- **Passage for review**:
%%
The link below contains a Jython script which populates an HBase table with data in two column familes. A corresponding Pig query retrieves data for one column and saves it to a CSV:
https://gist.github.com/766929
The Jython script has the following usage:
jython hbase_test.py [table] [column count] [row count] [batch count]
This will populate a table named [table] with two column families. The first contains static data. The second contains the given number of columns, populated with data.The Pig query will return an inaccurate number of results for certain table sizes and configurations, most notably with tables exceeding 1.8 million rows in length and with more than 2 columns in the queried column family, eg.
jython hbase_test.py test 3 1800000 100000
For instance, if I execute the above command and the corresponding Pig query, the results number 905914. Note that if the table is re-populated and queried a second time, a different number results. If I run the query again without re-populating the table, I get the same number of results. The HBase shell returns an accurate row count.Some notes on reproducing this issue (or not):
* If the Jython script doesn't populate the meta column family, the issue goes away with the same query.
* If the Jython script populates 2 columns instead of 3, the issue goes away with the same query.
* The size of the column key or its value may influence whether the issue occurs.
For instance, if I change the script to store 'value_%d' instead of 'value_%d_%d', retaining the random int, the issue goes away with the same query.
I am using Pig 0.8.0 and HBase 0.20.6 on a MacBook running Snow Leopard using the stock Java that came with the OS. Attached is a log of the Pig console output. The error logs contain nothing of import.
Am I doing anything incorrectly? Is there a way I can work around this issue without compromising the column family being queried?
This appears to be a fairly simple case of Pig/HBase usage. Can anyone else reproduce the issue?
thanks,
Ian.
%%
- **Raw data**:
%%
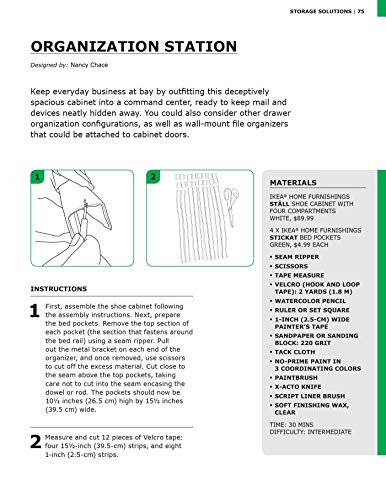 STORAGE SOLUTIONS | 75

ORGANIZATION STATION

Designed by: Nancy Chace

Keep everyday business at bay by outfitting this deceptively spacious cabinet into a command center, ready to keep mail and devices neatly hidden away. You could also consider other drawer organization configurations, as well as wall-mount file organizers that could be attached to cabinet doors.

1

2

INSTRUCTIONS

1 First, assemble the shoe cabinet following the assembly instructions. Next, prepare the bed pockets. Remove the top section of each pocket (the section that fastens around the bed rail) using a seam ripper. Pull out the metal bracket on each end of the organizer, and once removed, use scissors to cut off the excess material. Cut close to the seam above the top pockets, taking care not to cut into the seam encasing the dowel or rod. The pockets should now be 10½ inches (26.5 cm) high by 15½ inches (39.5 cm) wide.

2 Measure and cut 12 pieces of Velcro tape: four 15½-inch (39.5-cm) strips, and eight 1-inch (2.5-cm) strips.

MATERIALS

IKEA® HOME FURNISHINGS STÄLL SHOE CABINET WITH FOUR COMPARTMENTS WHITE, $89.99

4 X IKEA® HOME FURNISHINGS STICKAT BED POCKETS GREEN, $4.99 EACH

• SEAM RIPPER
• SCISSORS
• TAPE MEASURE
• VELCRO (HOOK AND LOOP TAPE): 2 YARDS (1.8 M)
• WATERCOLOR PENCIL
• RULER OR SET SQUARE
• 1-INCH (2.5-CM) WIDE PAINTER'S TAPE
• SANDPAPER OR SANDING BLOCK: 220 GRIT
• TACK CLOTH
• NO-PRIME PAINT IN 3 COORDINATING COLORS
• PAINTBRUSH
• X-ACTO KNIFE
• SCRIPT LINER BRUSH
• SOFT FINISHING WAX, CLEAR

TIME: 30 MINS
DIFFICULTY: INTERMEDIATE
%%
- **Assigned task 1**:
In the Pig and HBase bug report, which versions of Pig and HBase are in use?
- **Assigned task 2**:
Repeat word for word the passage of the Pig and HBase bug report between "jython hbase_test.py test" and "3, the issue goes away with the same query.", inclusive.

- **Exercise result 1**:
Pig 0.8.0 and HBase 0.20.6.

- **Exercise result 2**:
jython hbase_test.py test 3 1800000 100000
For instance, if I execute the above command and the corresponding Pig query, the results number 905914. Note that if the table is re-populated and queried a second time, a different number results. If I run the query again without re-populating the table, I get the same number of results. The HBase shell returns an accurate row count.Some notes on reproducing this issue (or not):
* If the Jython script doesn't populate the meta column family, the issue goes away with the same query.
* If the Jython script populates 2 columns instead of 3, the issue goes away with the same query.